- Task goal:
Your answer should be one number: the count of lines in the records that include the word "element".

- Information provided:
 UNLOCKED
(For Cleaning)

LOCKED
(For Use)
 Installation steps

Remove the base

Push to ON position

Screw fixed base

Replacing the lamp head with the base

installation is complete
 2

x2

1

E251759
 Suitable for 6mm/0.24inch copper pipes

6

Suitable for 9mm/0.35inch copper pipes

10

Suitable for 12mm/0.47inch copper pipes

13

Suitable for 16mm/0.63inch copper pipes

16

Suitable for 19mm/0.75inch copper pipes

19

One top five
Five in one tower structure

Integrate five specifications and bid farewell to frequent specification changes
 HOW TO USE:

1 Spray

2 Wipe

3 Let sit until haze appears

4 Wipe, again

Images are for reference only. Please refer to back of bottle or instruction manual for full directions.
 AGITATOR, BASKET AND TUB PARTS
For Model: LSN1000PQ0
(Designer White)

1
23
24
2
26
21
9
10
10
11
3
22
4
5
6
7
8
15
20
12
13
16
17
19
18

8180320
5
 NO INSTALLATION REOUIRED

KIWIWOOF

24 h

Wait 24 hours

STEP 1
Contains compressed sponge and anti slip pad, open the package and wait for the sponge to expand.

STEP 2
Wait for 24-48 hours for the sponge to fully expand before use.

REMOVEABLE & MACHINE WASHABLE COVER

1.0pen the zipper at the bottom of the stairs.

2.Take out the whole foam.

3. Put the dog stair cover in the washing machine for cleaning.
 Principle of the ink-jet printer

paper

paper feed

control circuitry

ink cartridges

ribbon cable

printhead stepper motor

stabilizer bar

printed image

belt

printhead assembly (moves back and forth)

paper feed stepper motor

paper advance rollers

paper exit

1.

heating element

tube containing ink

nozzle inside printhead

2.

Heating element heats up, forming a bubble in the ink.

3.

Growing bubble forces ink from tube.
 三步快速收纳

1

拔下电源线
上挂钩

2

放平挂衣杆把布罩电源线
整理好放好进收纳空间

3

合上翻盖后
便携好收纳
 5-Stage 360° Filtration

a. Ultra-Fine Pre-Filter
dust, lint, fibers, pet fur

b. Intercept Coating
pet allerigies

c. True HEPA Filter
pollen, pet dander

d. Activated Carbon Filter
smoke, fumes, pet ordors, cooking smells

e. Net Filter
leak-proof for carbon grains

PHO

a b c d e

- Solution for this task:
2